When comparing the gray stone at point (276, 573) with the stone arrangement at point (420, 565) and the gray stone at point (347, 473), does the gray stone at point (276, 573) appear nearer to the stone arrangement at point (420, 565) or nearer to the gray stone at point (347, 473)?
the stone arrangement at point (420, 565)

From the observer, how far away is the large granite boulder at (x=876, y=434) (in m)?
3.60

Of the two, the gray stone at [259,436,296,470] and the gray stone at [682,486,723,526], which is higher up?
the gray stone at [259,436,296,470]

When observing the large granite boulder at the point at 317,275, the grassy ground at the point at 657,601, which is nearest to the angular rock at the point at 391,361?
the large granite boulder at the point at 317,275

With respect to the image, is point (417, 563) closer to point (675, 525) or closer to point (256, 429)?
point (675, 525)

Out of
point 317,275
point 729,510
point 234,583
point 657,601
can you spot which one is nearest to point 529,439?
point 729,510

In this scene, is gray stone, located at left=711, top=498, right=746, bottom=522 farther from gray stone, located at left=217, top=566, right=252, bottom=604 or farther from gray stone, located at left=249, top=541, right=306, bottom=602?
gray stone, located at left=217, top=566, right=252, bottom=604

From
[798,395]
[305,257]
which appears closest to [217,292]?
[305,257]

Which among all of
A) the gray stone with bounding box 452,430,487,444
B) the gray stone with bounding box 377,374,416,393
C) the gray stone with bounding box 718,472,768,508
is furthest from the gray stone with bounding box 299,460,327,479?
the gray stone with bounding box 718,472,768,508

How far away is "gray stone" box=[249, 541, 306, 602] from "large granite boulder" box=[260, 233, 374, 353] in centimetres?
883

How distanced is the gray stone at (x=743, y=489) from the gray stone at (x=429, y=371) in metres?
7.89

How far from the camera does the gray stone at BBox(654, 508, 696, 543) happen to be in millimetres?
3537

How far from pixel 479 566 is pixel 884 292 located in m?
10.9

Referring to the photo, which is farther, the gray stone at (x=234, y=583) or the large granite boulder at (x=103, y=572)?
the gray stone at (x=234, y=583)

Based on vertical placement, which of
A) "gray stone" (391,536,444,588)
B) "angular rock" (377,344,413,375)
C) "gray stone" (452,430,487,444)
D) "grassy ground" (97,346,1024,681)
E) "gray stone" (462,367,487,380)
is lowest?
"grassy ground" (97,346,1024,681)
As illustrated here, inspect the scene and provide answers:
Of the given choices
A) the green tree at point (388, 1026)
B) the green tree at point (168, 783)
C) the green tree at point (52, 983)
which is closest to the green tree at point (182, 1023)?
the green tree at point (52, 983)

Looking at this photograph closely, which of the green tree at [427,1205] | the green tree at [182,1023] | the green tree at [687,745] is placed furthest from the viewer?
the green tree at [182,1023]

» **Work required**
Each of the records should be retyped exactly.

» **The response**
When comparing the gray stone at point (276, 573) with the stone arrangement at point (420, 565) and the gray stone at point (347, 473), does the gray stone at point (276, 573) appear nearer to the stone arrangement at point (420, 565) or nearer to the gray stone at point (347, 473)?
the stone arrangement at point (420, 565)

From the observer, how far away is the large granite boulder at (x=876, y=434) (in m)?
3.60

Of the two, the gray stone at [259,436,296,470] and the gray stone at [682,486,723,526], which is higher up?
the gray stone at [259,436,296,470]

When observing the large granite boulder at the point at 317,275, the grassy ground at the point at 657,601, which is nearest to the angular rock at the point at 391,361?
the large granite boulder at the point at 317,275

With respect to the image, is point (417, 563) closer to point (675, 525) or closer to point (256, 429)?
point (675, 525)

Out of
point 317,275
point 729,510
point 234,583
point 657,601
can you spot which one is nearest to point 529,439?
point 729,510

In this scene, is gray stone, located at left=711, top=498, right=746, bottom=522 farther from gray stone, located at left=217, top=566, right=252, bottom=604 or farther from gray stone, located at left=249, top=541, right=306, bottom=602?
gray stone, located at left=217, top=566, right=252, bottom=604

From
[798,395]
[305,257]
which appears closest to [217,292]?
[305,257]

Which among all of
A) the gray stone with bounding box 452,430,487,444
B) the gray stone with bounding box 377,374,416,393
C) the gray stone with bounding box 718,472,768,508
is furthest from the gray stone with bounding box 299,460,327,479?
the gray stone with bounding box 718,472,768,508

How far away is "gray stone" box=[249, 541, 306, 602] from "large granite boulder" box=[260, 233, 374, 353] in centimetres?
883

How distanced is the gray stone at (x=743, y=489) from the gray stone at (x=429, y=371) in metres?
7.89

How far from the camera does the gray stone at BBox(654, 508, 696, 543) happen to be in millimetres?
3537

How far from pixel 479 566 is pixel 884 292 located in m?
10.9

Referring to the photo, which is farther, the gray stone at (x=234, y=583) or the large granite boulder at (x=103, y=572)?
the gray stone at (x=234, y=583)

Based on vertical placement, which of
A) "gray stone" (391,536,444,588)
B) "angular rock" (377,344,413,375)
C) "gray stone" (452,430,487,444)
D) "grassy ground" (97,346,1024,681)
E) "gray stone" (462,367,487,380)
is lowest?
"grassy ground" (97,346,1024,681)
As illustrated here, inspect the scene and provide answers:
Of the given choices
A) the green tree at point (388, 1026)
B) the green tree at point (168, 783)
C) the green tree at point (52, 983)
which is closest to the green tree at point (182, 1023)?
the green tree at point (52, 983)

Looking at this photograph closely, which of the green tree at [427,1205] | the green tree at [182,1023] | the green tree at [687,745] is placed furthest from the viewer?
the green tree at [182,1023]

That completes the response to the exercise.